Currently the input watermark of a transform is held only by _event-time_
timers; however, it makes sense to hold it also by _processing-time_ timers.
For that we need to assign them an event-time timestamp. Currently this isn't
happening at all (except assigning an "effective timestamp" to output from the
timer firing, when it fires - it is assigned from the current input watermark).
The suggestion in case of SDF is to use the ProcessContinuation's output
watermark as the event-time for the residual timer.
We also discussed handling of processing-time timers in batch. Coming from the
point of view that things should work exactly the same way in batch - setting a
processing-time timer in batch for firing in 5 minutes should actually fire it
after 5 minutes, including possibly delaying the bundle until processing-time
timers quiesce. Motivating use case is, say, using an SDF-based polling
continuous glob expander in a batch pipeline - it should process the same set
of files it would in a streaming pipeline.

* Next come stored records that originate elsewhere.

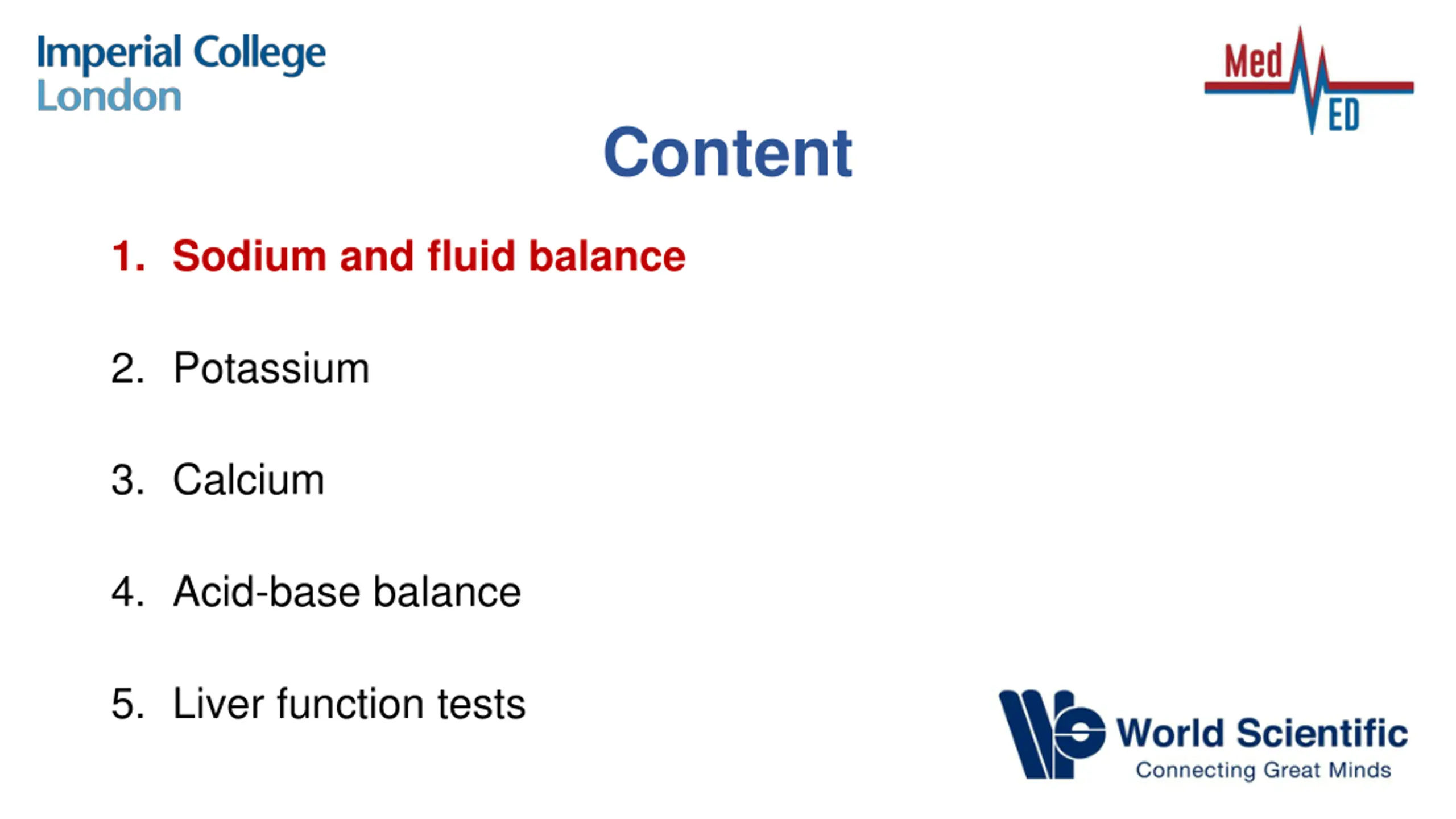 Imperial College London

Med ED

Content

1. Sodium and fluid balance

2. Potassium

3. Calcium

4. Acid-base balance

5. Liver function tests

World Scientific
Connecting Great Minds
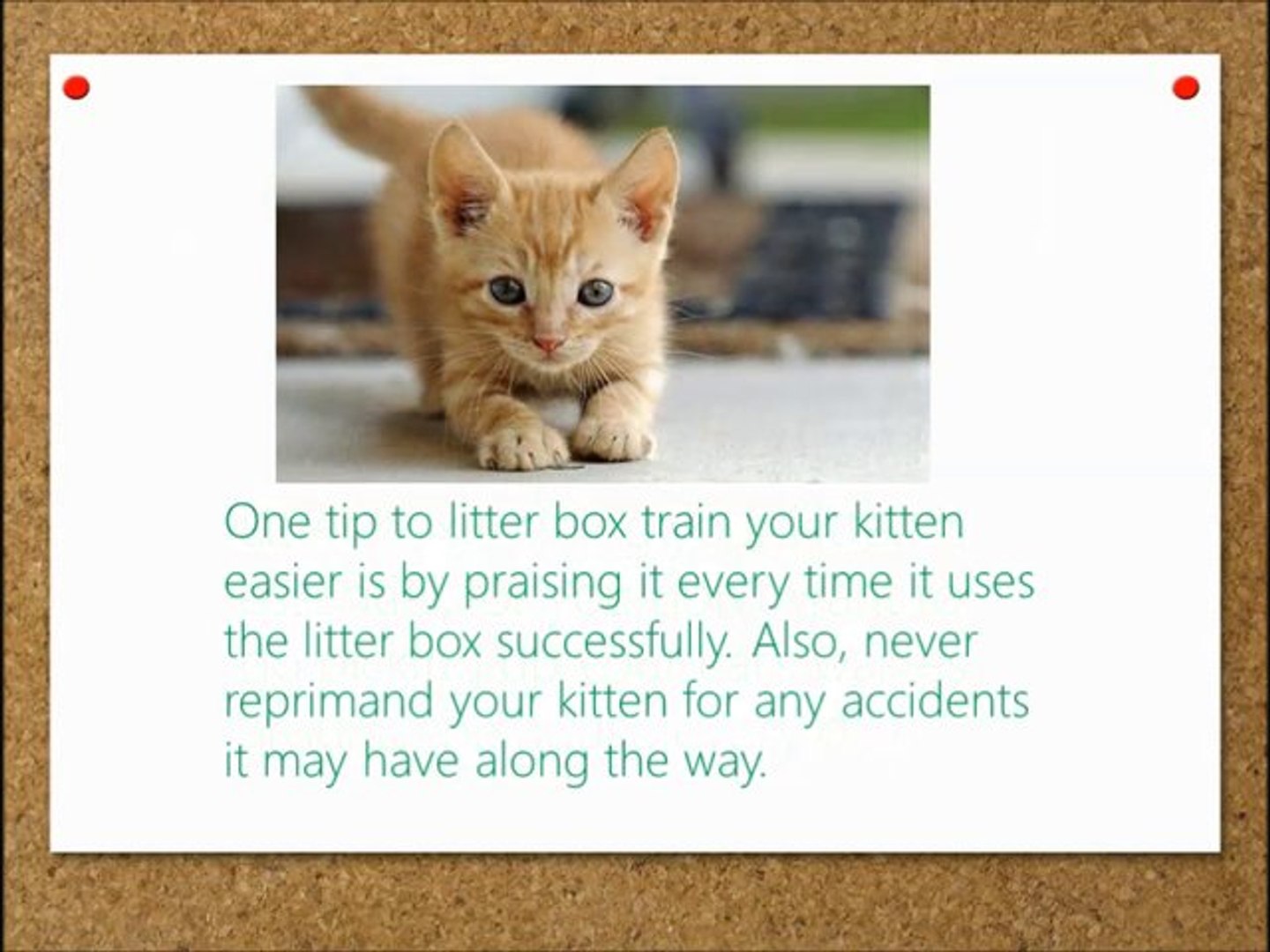 One tip to litter box train your kitten easier is by praising it every time it uses the litter box successfully. Also, never reprimand your kitten for any accidents it may have along the way.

A few questions I still do not understand:
- Where exactly do the processing-timers get dropped, and on what condition?
Kenn says that event-time timers don't get dropped: we just forbid setting them
if they would be already "late".
- When can an input to the SDF, or a timer set by the SDF be late at all; and
should the SDF drop them? Technically a runner is free to drop late data at any
point in the pipeline, but in practice it happens after GBKs; and semantically
an SDF need not involve a GBK, so it should be allowed to just not drop
anything late, no? - like a regular DoFn would (as long as it doesn't leak
state)
Seems like we also should file JIRAs for the following:
- state leakage
- handling processing-time timers in batch properly
- holding watermark by processing-time timers
- allowing the timer API (internals or the user-facing one) to specifying
event-time of processing-time timers
- more?
> Fix SplittableDoFn ValidatesRunner tests in FlinkRunner
> -------------------------------------------------------
>
> Key: BEAM-2140
> URL: https://issues.apache.org/jira/browse/BEAM-2140
> Project: Beam
> Issue Type: Bug
> Components: runner-flink
> Reporter: Aljoscha Krettek
> Assignee: Aljoscha Krettek
>
> As discovered as part of BEAM-1763, there is a failing SDF test. We disabled
> the tests to unblock the open PR for BEAM-1763.